**EXERCISE GOAL**
Write out the records below once more, exactly as they stand.

**AVAILABLE RECORDS**

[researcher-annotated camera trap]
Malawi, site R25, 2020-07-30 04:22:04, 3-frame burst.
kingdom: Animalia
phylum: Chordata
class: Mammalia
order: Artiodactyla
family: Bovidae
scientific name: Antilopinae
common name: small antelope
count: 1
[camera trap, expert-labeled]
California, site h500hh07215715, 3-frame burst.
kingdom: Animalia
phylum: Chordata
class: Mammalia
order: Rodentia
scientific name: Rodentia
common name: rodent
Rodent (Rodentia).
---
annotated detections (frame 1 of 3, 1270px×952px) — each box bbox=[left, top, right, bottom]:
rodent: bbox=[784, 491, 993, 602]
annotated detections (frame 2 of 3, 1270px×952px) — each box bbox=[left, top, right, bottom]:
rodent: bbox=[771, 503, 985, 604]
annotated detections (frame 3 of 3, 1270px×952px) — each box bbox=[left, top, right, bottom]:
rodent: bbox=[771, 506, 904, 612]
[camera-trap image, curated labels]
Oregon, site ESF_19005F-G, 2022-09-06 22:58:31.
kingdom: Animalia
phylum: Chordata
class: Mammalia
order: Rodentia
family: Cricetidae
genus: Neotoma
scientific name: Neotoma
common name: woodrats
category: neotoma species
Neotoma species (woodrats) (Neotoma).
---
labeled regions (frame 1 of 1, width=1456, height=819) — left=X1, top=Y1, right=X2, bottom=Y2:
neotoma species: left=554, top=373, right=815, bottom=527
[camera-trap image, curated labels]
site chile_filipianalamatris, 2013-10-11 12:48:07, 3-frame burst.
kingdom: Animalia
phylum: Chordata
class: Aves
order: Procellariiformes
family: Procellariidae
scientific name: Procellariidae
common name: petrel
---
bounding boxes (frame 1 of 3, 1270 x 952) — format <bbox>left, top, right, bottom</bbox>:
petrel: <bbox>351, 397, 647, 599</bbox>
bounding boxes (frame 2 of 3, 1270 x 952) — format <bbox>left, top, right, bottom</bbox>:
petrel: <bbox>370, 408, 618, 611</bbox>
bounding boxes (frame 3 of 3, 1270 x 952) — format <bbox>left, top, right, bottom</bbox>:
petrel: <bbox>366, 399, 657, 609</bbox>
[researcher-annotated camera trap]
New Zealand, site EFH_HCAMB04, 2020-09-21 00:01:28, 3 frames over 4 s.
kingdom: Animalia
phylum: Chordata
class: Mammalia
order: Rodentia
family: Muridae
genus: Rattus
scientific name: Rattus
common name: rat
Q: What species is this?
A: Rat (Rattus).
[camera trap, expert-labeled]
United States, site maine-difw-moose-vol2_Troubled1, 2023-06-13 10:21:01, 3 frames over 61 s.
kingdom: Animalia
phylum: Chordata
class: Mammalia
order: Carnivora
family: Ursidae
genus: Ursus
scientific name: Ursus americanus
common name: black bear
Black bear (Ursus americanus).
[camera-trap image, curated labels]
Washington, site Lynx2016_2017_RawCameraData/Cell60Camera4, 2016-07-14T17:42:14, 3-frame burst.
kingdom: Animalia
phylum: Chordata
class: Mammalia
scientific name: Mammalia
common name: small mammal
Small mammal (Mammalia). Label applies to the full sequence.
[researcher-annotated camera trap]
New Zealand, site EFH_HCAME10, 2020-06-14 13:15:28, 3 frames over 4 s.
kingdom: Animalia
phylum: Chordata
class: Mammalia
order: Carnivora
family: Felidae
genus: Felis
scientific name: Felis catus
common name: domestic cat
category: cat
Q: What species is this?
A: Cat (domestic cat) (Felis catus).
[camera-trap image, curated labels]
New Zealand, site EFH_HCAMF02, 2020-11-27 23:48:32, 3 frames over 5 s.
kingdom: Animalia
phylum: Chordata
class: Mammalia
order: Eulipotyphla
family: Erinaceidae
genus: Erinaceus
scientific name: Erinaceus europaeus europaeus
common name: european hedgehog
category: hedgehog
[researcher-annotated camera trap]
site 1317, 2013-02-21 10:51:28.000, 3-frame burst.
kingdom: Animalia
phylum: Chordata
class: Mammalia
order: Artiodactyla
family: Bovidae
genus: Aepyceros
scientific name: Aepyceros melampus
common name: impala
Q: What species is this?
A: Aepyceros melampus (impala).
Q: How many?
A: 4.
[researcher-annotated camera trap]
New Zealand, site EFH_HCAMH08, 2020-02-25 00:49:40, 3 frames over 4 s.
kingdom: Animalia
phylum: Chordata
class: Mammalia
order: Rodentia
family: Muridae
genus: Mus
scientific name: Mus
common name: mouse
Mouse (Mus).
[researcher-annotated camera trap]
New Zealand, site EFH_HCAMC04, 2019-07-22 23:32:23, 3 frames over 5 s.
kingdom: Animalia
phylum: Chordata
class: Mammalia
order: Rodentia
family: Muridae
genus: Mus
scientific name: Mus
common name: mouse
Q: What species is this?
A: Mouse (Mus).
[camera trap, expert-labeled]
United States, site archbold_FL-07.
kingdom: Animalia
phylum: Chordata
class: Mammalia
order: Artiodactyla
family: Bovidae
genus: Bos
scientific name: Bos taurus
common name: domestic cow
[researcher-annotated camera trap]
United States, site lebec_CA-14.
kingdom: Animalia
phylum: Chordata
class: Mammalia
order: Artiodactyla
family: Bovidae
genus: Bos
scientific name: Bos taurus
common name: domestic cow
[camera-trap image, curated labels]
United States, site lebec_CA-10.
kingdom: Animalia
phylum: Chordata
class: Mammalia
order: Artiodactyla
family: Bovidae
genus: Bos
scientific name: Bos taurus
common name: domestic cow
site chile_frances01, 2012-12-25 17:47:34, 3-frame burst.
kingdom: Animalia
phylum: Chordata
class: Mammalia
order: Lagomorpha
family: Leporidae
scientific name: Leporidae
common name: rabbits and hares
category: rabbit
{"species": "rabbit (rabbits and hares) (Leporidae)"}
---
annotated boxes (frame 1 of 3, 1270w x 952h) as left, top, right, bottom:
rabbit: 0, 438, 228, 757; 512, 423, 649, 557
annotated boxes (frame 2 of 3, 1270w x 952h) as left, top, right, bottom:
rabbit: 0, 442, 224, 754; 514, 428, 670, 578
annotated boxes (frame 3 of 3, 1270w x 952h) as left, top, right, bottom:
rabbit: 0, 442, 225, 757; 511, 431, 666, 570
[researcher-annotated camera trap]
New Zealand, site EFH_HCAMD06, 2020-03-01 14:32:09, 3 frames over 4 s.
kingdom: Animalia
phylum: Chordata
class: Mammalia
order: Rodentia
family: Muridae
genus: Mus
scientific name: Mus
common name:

**ANSWER SPACE**
[researcher-annotated camera trap]
Malawi, site R25, 2020-07-30 04:22:04, 3-frame burst.
kingdom: Animalia
phylum: Chordata
class: Mammalia
order: Artiodactyla
family: Bovidae
scientific name: Antilopinae
common name: small antelope
count: 1
[camera trap, expert-labeled]
California, site h500hh07215715, 3-frame burst.
kingdom: Animalia
phylum: Chordata
class: Mammalia
order: Rodentia
scientific name: Rodentia
common name: rodent
Rodent (Rodentia).
---
annotated detections (frame 1 of 3, 1270px×952px) — each box bbox=[left, top, right, bottom]:
rodent: bbox=[784, 491, 993, 602]
annotated detections (frame 2 of 3, 1270px×952px) — each box bbox=[left, top, right, bottom]:
rodent: bbox=[771, 503, 985, 604]
annotated detections (frame 3 of 3, 1270px×952px) — each box bbox=[left, top, right, bottom]:
rodent: bbox=[771, 506, 904, 612]
[camera-trap image, curated labels]
Oregon, site ESF_19005F-G, 2022-09-06 22:58:31.
kingdom: Animalia
phylum: Chordata
class: Mammalia
order: Rodentia
family: Cricetidae
genus: Neotoma
scientific name: Neotoma
common name: woodrats
category: neotoma species
Neotoma species (woodrats) (Neotoma).
---
labeled regions (frame 1 of 1, width=1456, height=819) — left=X1, top=Y1, right=X2, bottom=Y2:
neotoma species: left=554, top=373, right=815, bottom=527
[camera-trap image, curated labels]
site chile_filipianalamatris, 2013-10-11 12:48:07, 3-frame burst.
kingdom: Animalia
phylum: Chordata
class: Aves
order: Procellariiformes
family: Procellariidae
scientific name: Procellariidae
common name: petrel
---
bounding boxes (frame 1 of 3, 1270 x 952) — format <bbox>left, top, right, bottom</bbox>:
petrel: <bbox>351, 397, 647, 599</bbox>
bounding boxes (frame 2 of 3, 1270 x 952) — format <bbox>left, top, right, bottom</bbox>:
petrel: <bbox>370, 408, 618, 611</bbox>
bounding boxes (frame 3 of 3, 1270 x 952) — format <bbox>left, top, right, bottom</bbox>:
petrel: <bbox>366, 399, 657, 609</bbox>
[researcher-annotated camera trap]
New Zealand, site EFH_HCAMB04, 2020-09-21 00:01:28, 3 frames over 4 s.
kingdom: Animalia
phylum: Chordata
class: Mammalia
order: Rodentia
family: Muridae
genus: Rattus
scientific name: Rattus
common name: rat
Q: What species is this?
A: Rat (Rattus).
[camera trap, expert-labeled]
United States, site maine-difw-moose-vol2_Troubled1, 2023-06-13 10:21:01, 3 frames over 61 s.
kingdom: Animalia
phylum: Chordata
class: Mammalia
order: Carnivora
family: Ursidae
genus: Ursus
scientific name: Ursus americanus
common name: black bear
Black bear (Ursus americanus).
[camera-trap image, curated labels]
Washington, site Lynx2016_2017_RawCameraData/Cell60Camera4, 2016-07-14T17:42:14, 3-frame burst.
kingdom: Animalia
phylum: Chordata
class: Mammalia
scientific name: Mammalia
common name: small mammal
Small mammal (Mammalia). Label applies to the full sequence.
[researcher-annotated camera trap]
New Zealand, site EFH_HCAME10, 2020-06-14 13:15:28, 3 frames over 4 s.
kingdom: Animalia
phylum: Chordata
class: Mammalia
order: Carnivora
family: Felidae
genus: Felis
scientific name: Felis catus
common name: domestic cat
category: cat
Q: What species is this?
A: Cat (domestic cat) (Felis catus).
[camera-trap image, curated labels]
New Zealand, site EFH_HCAMF02, 2020-11-27 23:48:32, 3 frames over 5 s.
kingdom: Animalia
phylum: Chordata
class: Mammalia
order: Eulipotyphla
family: Erinaceidae
genus: Erinaceus
scientific name: Erinaceus europaeus europaeus
common name: european hedgehog
category: hedgehog
[researcher-annotated camera trap]
site 1317, 2013-02-21 10:51:28.000, 3-frame burst.
kingdom: Animalia
phylum: Chordata
class: Mammalia
order: Artiodactyla
family: Bovidae
genus: Aepyceros
scientific name: Aepyceros melampus
common name: impala
Q: What species is this?
A: Aepyceros melampus (impala).
Q: How many?
A: 4.
[researcher-annotated camera trap]
New Zealand, site EFH_HCAMH08, 2020-02-25 00:49:40, 3 frames over 4 s.
kingdom: Animalia
phylum: Chordata
class: Mammalia
order: Rodentia
family: Muridae
genus: Mus
scientific name: Mus
common name: mouse
Mouse (Mus).
[researcher-annotated camera trap]
New Zealand, site EFH_HCAMC04, 2019-07-22 23:32:23, 3 frames over 5 s.
kingdom: Animalia
phylum: Chordata
class: Mammalia
order: Rodentia
family: Muridae
genus: Mus
scientific name: Mus
common name: mouse
Q: What species is this?
A: Mouse (Mus).
[camera trap, expert-labeled]
United States, site archbold_FL-07.
kingdom: Animalia
phylum: Chordata
class: Mammalia
order: Artiodactyla
family: Bovidae
genus: Bos
scientific name: Bos taurus
common name: domestic cow
[researcher-annotated camera trap]
United States, site lebec_CA-14.
kingdom: Animalia
phylum: Chordata
class: Mammalia
order: Artiodactyla
family: Bovidae
genus: Bos
scientific name: Bos taurus
common name: domestic cow
[camera-trap image, curated labels]
United States, site lebec_CA-10.
kingdom: Animalia
phylum: Chordata
class: Mammalia
order: Artiodactyla
family: Bovidae
genus: Bos
scientific name: Bos taurus
common name: domestic cow
site chile_frances01, 2012-12-25 17:47:34, 3-frame burst.
kingdom: Animalia
phylum: Chordata
class: Mammalia
order: Lagomorpha
family: Leporidae
scientific name: Leporidae
common name: rabbits and hares
category: rabbit
{"species": "rabbit (rabbits and hares) (Leporidae)"}
---
annotated boxes (frame 1 of 3, 1270w x 952h) as left, top, right, bottom:
rabbit: 0, 438, 228, 757; 512, 423, 649, 557
annotated boxes (frame 2 of 3, 1270w x 952h) as left, top, right, bottom:
rabbit: 0, 442, 224, 754; 514, 428, 670, 578
annotated boxes (frame 3 of 3, 1270w x 952h) as left, top, right, bottom:
rabbit: 0, 442, 225, 757; 511, 431, 666, 570
[researcher-annotated camera trap]
New Zealand, site EFH_HCAMD06, 2020-03-01 14:32:09, 3 frames over 4 s.
kingdom: Animalia
phylum: Chordata
class: Mammalia
order: Rodentia
family: Muridae
genus: Mus
scientific name: Mus
common name:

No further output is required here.